April 4th, 2013 03:32 PM
There are two ways to consume fish oil, by eating fish or by taking supplements. “Fish that are especially rich in the beneficial oils known as omega-3 fatty acids include mackerel, tuna, salmon, sturgeon, mullet, bluefish, anchovy, sardines, herring, trout, and menhaden. They provide about 1 gram of omega-3 fatty acids in about 3.5 ounces of fish. Fish oil supplements are usually made from mackerel, herring, tuna, halibut, salmon, cod liver, whale blubber, or seal blubber. Fish oil supplements often contain small amounts of vitamin E to prevent spoilage. They might also be combined with calcium, iron, or vitamins A, B1, B2, B3, C, or D. ” (2)

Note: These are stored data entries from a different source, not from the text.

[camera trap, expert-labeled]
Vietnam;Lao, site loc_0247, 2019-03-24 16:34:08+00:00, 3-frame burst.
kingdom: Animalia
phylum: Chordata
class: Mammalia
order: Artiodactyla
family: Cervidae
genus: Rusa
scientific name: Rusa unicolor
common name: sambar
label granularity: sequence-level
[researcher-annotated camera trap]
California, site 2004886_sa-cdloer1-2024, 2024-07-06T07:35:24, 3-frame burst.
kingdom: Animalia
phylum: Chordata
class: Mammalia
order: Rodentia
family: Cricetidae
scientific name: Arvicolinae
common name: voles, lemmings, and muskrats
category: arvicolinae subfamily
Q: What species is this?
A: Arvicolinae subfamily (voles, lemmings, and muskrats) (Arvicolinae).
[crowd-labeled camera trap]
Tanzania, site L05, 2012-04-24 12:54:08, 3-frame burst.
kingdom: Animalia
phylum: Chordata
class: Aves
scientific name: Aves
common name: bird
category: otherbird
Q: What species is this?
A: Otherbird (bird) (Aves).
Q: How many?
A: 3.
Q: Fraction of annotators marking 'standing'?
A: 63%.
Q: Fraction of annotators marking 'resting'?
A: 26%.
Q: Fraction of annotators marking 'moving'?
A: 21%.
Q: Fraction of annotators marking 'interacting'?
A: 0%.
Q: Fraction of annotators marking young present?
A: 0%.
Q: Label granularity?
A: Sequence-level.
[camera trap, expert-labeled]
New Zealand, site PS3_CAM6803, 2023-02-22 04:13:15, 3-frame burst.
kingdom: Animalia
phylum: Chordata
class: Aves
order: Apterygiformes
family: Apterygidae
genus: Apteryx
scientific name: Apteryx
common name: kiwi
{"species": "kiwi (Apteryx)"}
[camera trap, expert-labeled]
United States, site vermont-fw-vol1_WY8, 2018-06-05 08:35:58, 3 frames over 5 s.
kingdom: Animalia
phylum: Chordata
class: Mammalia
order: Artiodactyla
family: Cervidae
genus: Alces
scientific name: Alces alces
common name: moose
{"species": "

Research shows , fish oil promotes back and joint health, Supports healthy inflammatory levels, Promotes joint mobility and flexibility, Supports internal repair systems that operate in response to inflammation, and Is natural and safe for long-term use (3). Further, Hundreds of studies suggest that omega-3s may provide some benefits to a wide range of diseases: cancer, asthma, depression, cardiovascular disease, ADHD, and autoimmune diseases, such as rheumatoid arthritis. (4). Fatty acids from fish oil can be beneficial in so many different conditions, since “All these diseases have a common genesis in inflammation,” says Joseph C. Maroon, MD, professor and vice chairman of the department of neurological surgery at the University of Pittsburgh School of Medicine. Co-author of Fish Oil: The Natural Anti-Inflammatory, Maroon says that if taken in appropriate doses, omega-3 fatty acids can “reduce the inflammatory process that leads to many chronic conditions.” (4) For these and other reasons, the Department of Health and Human Services (HHS), the U.S. Department of Agriculture (USDA), the American Heart Association, and the American Dietetic Association recommend eating two 8-ounce servings of fish each week. Examples of fish and shellfish which contain lower amounts of mercury: canned light tuna, catfish, pollock,
salmon, especially wild salmon, shrimp. (4)
What to look for when buying fish oil supplements:
Fish oil supplements contain various amounts and proportions of DHA and EPA. Dr. Oz explains, “For example, salmon oil naturally contains more DHA than EPA; a supplement derived from algae may only contain DHA. Krill oil contains significant amounts of both EPA and DHA. Read the labels and remember whatever supplement you buy, it must have at least 600 mg of DHA.” Keep in mind that fish oil supplements contain other ingredients and stabilizers. If you choose to buy a fish oil supplement, check the label carefully some fish oils have to be refrigerated to keep from spoiling.
Doctor Oz further explains, ” most brands of fish oil have been proven safe, free of detectable traces of mercury, and do not contain unsafe levels of PCBs (polychlorinated biphenyls), a toxin and pollutant believed to pose various health threats. To avoid contaminants in an unrefined supplement, it’s best to choose a fish oil supplement made from small, oily fish like anchovy, sardines or menhaden.” (5)
Fish Oil Dosage recommendations depend on which reason the patient is taking the supplement. MedlinePlus recommends 25 different dosages, depending on which condition the patient is treating. For general health, the American Heart Association, recommends a dose 1 gram of fish oil per day in a supplement Which combines eicosapentaenoic acid, or EPA, and docosahexaenoic acid. Taking too much fish oil is not safe, “can result in a number of side effects, such as an upset stomach and an increased danger of internal bleeding. ” (6). As with any supplement, consult your doctor or pharmacist before taking fish oil supplements. This way, an optimal dose can be determined for each patient individually and potential problems prevented.